Like a modern version of the Klondike and California goldrush days, the lure of "Golden Week" holiday travel during the Spring Festival, May Day and October's National Day in China is irresistible to millions of adventure-starved people, Chinese and foreigners alike. From the very beginning, this "quest for gold" involves a seemingly inexhaustible stream of human bodies straining the capacity of a multifaceted transportation network to its limits.
According to official statistics, during the 2007 May Day holiday an estimated 150 million travelers spent approximately 320 billion yuan (about US$43 billion), unquestionably a truly golden week for the Chinese economy.
The first time I traveled in China by train during the Spring Festival provided for a totally unexpected experience. Upon our arrival at the train station, first impressions seemed perfectly normal, with only a few people around waiting. Suddenly the door from the waiting hall above us was flung open to release what appeared to be an endless cascade of human bodies rushing down toward us threatening everything in their way at the exact time the train approached.
Even before the train had come to a stop, the massive onslaught of bodies engulfed us from all sides, mercilessly pushing and shoving, screaming and trying to scale windows like a steep mountainside, with an assortment of baggage flying about like errant projectiles.
Once on the train, totally exhausted from the "struggle for survival," I had to alternate standing on one leg at a time like a red crowned crane in the narrow hallway, with everyone around me being packed like sardines.
I am quite certain that comparable scenes are unlikely to occur when boarding one of China's ultramodern trains, like the world's highest altitude train (4,000 meters above) that travels from Qinghai to Lhasa, but our train apparently occupied a low rank within the Chinese railway system, optimally designed for mass transportation, a function it served extremely well.
Air travel in China during a "Golden Week" is marginally more comfortable but the number of air passengers, especially Chinese, on the major routes to the most frequented tourist destinations, is steadily increasing, often leading to deteriorating conditions at airport as well as onboard overcrowding.
A situation during air travel that I really dislike often occurs when passengers are taken by bus to the plane parked on the tarmac and must board via the portable staircase. Many Chinese people do not like to queue and set off in a mad rush, pushing furiously to board the plane for no apparent reason, as they have reserved seats marked on their boarding passes.

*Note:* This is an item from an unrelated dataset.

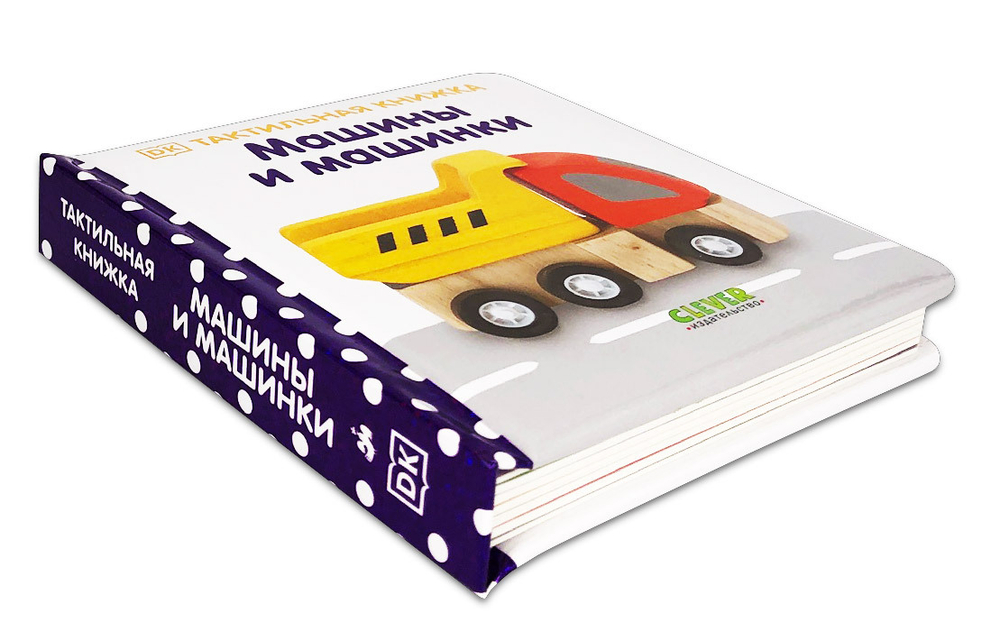 Тактильная книжка. Машины и машинки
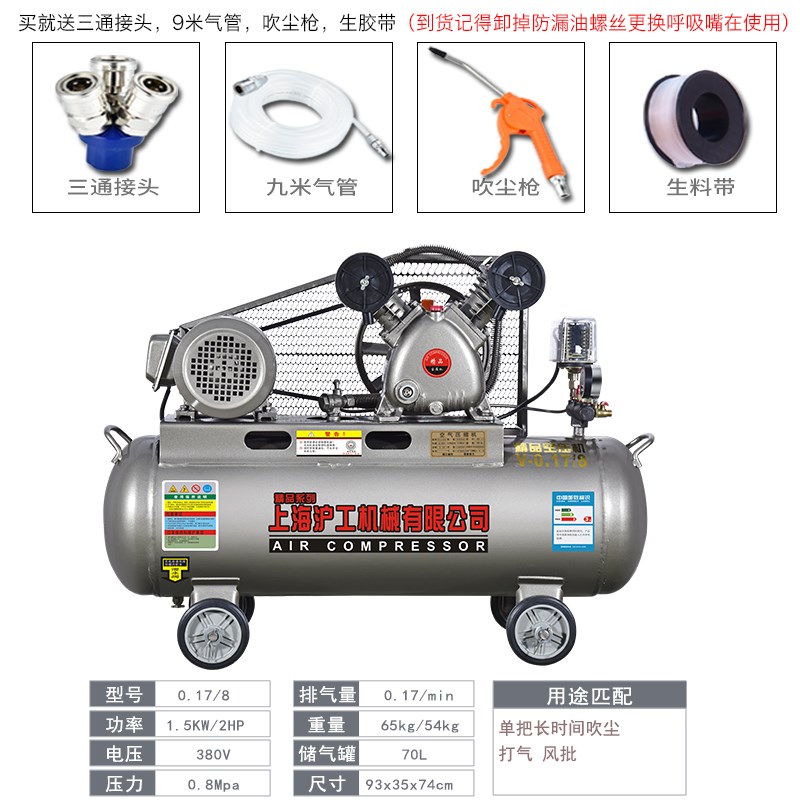 上海沪工空压机大型高压工业级380v打气泵3活塞220Sv空气压缩机4k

Interestingly enough, the first time I traveled by plane in China was during the Spring Festival "Golden Week" in 2003. I clearly remember that the flights between major points of destination as well as short distance connecting flights, were half empty, and I was the only foreigner on board. Now the planes are filled to capacity, with a majority of Chinese, reflecting the improved living standards over the past four years as a result of economic development the country is experiencing.
At the points of destination the constantly self-regenerating chains of human bodies move mostly non-stop in an ever-quickening pace and an apparent state of communal hysteria. Various organized tourists groups are constantly bombarded with ear-deafening, multidirectional megaphone announcements and converge on each other like herds of sheep, while following their tour leader holding high a brightly colored, triangular-shaped flag like a magic wand.
In their relentless "Quest for Gold," the pilgrims dutifully amble along new pathways of discovery in a kind of mechanical rhythm of movement. And this is my dilemma! I feel extremely uncomfortable being immersed in large crowds and have a very low sociophobic threshold.
Perhaps I also have outdated ideas about travel in that I need personal space, prefer to travel in style and comfort, relax and take it easy.
Most Chinese as well as foreigners don't seem to mind the existing travel milieu or perhaps have resolved to accept it in a rational way as a fait d'accompli, with their overriding concern being to enjoy the change from everyday routines and duties and to appreciate the chance and privilege to explore new vistas in their lives.
But what chance is there for me to travel in China in an all-pervasive atmosphere of mass tourism? Perhaps it is an illusion, but my next travel will be by plane to west China, going hiking and camping in the wide-open plains of Xinjiang Uygur Autonomous Region and Qinghai Province, hoping to find some solitude in the kingdom of the Tibetan antelope.